On 28.05.2019 11:42, Michal Hocko wrote:
On Tue 28-05-19 11:04:46, Konstantin Khlebnikov wrote:
On 28.05.2019 10:38, Michal Hocko wrote:
[...]
Could you define the exact semantic? Ideally something for the manual
page please?
Like kswapd which works with thresholds of free memory this one reclaims
until 'free' (i.e. memory which could be allocated without invoking
direct recliam of any kind) is lower than passed 'size' argument.
s@lower@higher@ I guess
Yep. My wording still bad.
'size' argument should be called 'watermark' or 'threshold'.
I.e. reclaim while 'free' memory is lower passed 'threshold'.
Thus right after madvise(NULL, size, MADV_STOCKPILE) 'size' bytes
could be allocated in this memory cgroup without extra latency from
reclaimer if there is no other memory consumers.

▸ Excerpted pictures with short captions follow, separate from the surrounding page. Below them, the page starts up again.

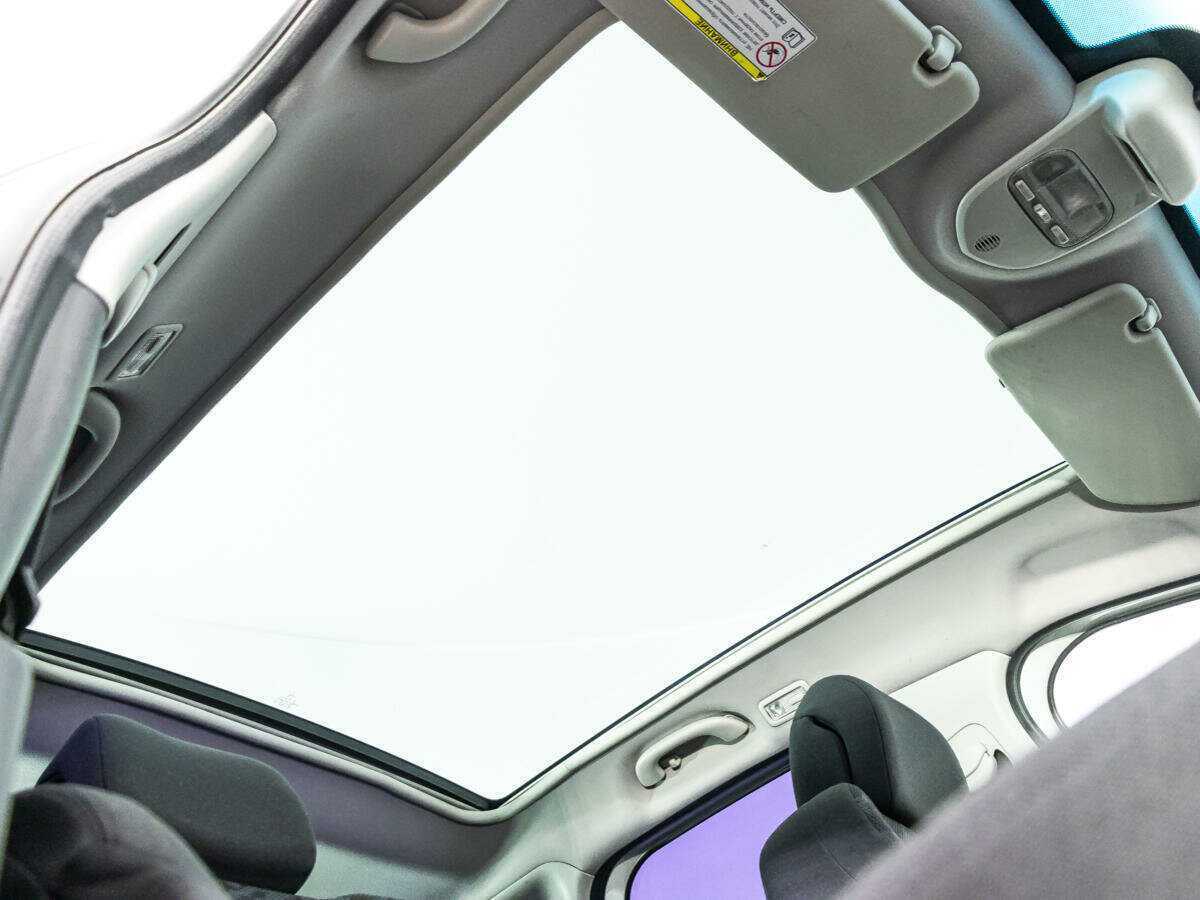 Peugeot 3008 с пробегом — 2011 год. Фото: #14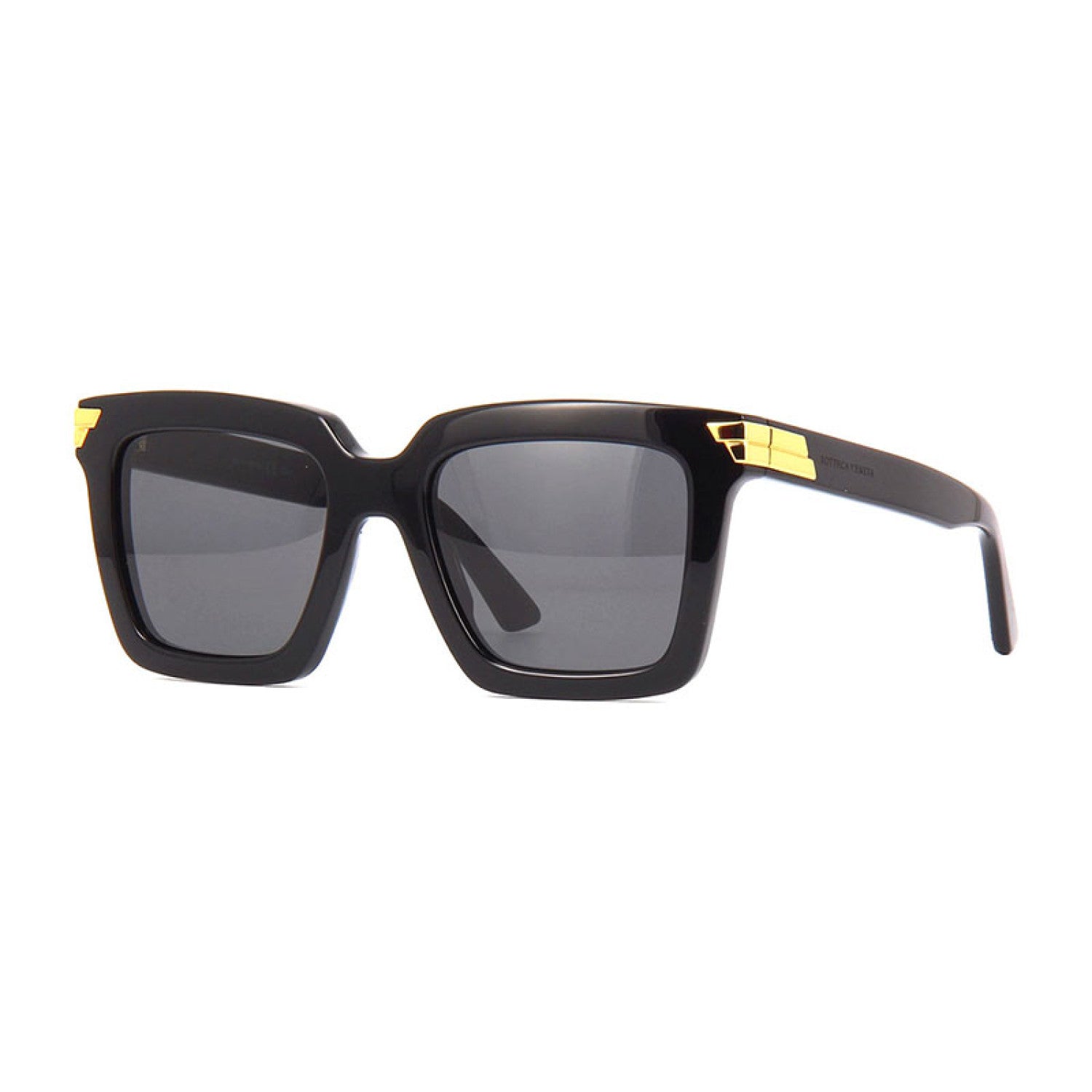 Lentes de Sol Bottega Veneta BV1005S 001 53-21-145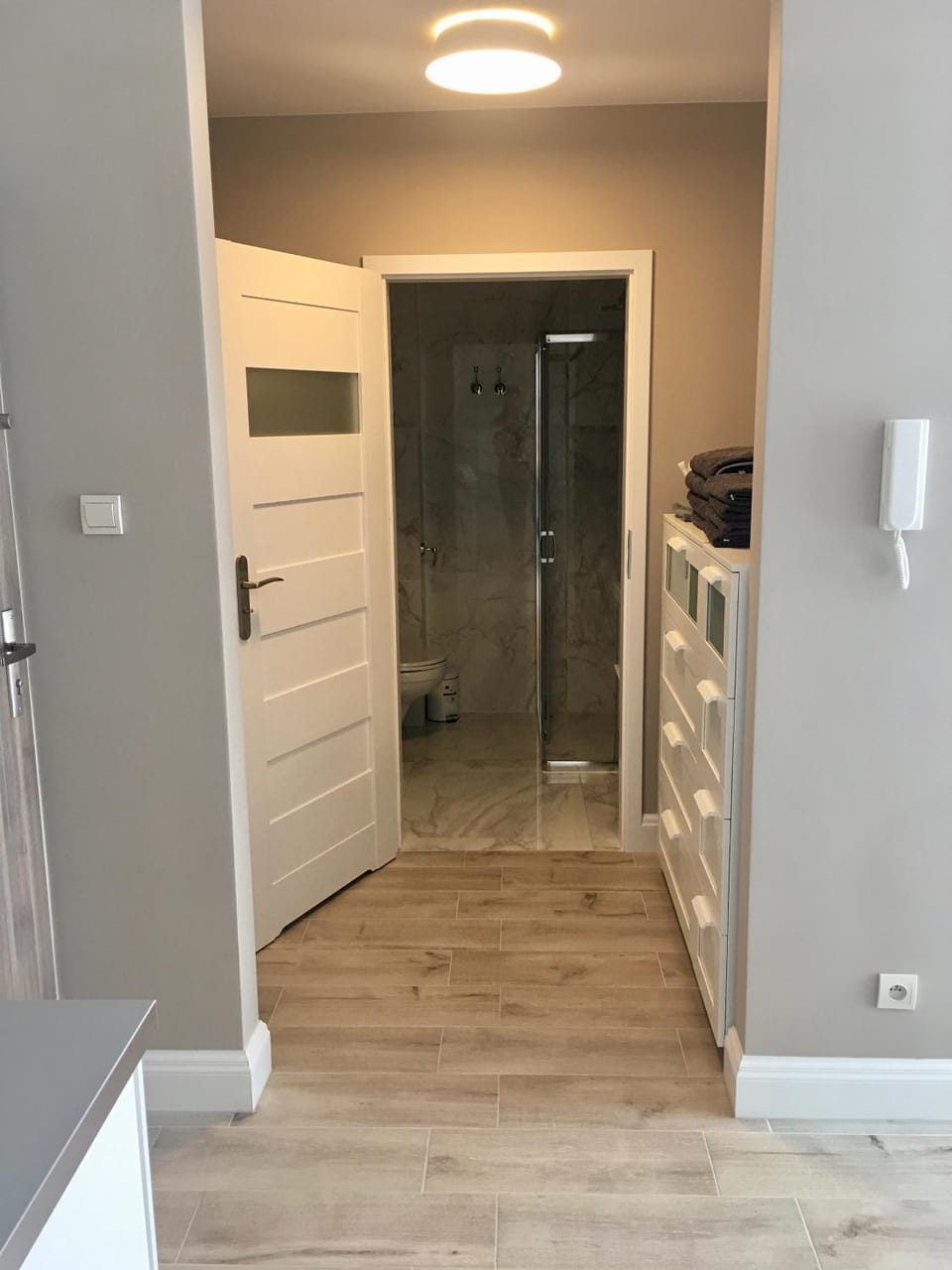 Apartamenty AMALIA Apartment in West Pomeranian Voivodeship, Poland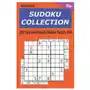 Sudoku collection: 200 very hard argyle sudoku puzzles 9x9 Independently published Sklep on-line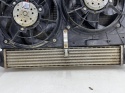 Komplet chłodnic VW Sharan I Galaxy MK1 Alhambra I 7m 95-10r. 1.9 TDi intercooler chłodnica wody klimatyzacji wiatrak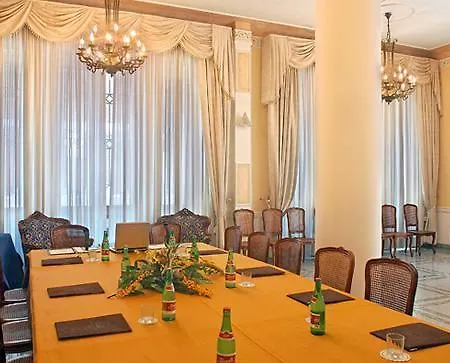Amleto Hotel 4*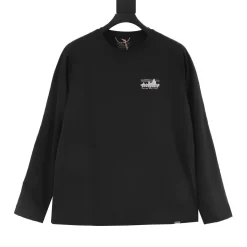 PATAGONIA T-shirts Cationic Polyester S-XL A40202608030164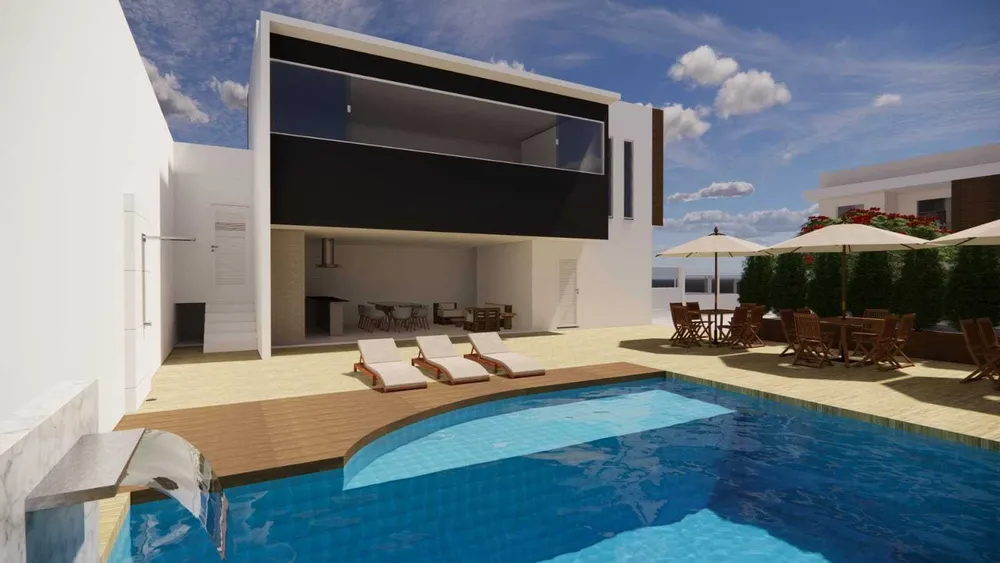 Apartamento, 2 quartos, 65 m² - Foto 2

Reclaimed memory is simply put into free lists in common buddy allocator,
there is no reserves for particular task or cgroup.
If overall memory allocation rate is smooth without rough spikes then
calling MADV_STOCKPILE in loop periodically provides enough room for
allocations and eliminates direct reclaim from all other tasks.
As a result this eliminates unpredictable delays caused by
direct reclaim in random places.
OK, this makes it more clear to me. Thanks for the clarification!
I have clearly misunderstood and misinterpreted target as the reclaim
target rather than free memory target. Sorry about the confusion.
I sill think that this looks like an abuse of the madvise but if there
is a wider consensus this is acceptable I will not stand in the way.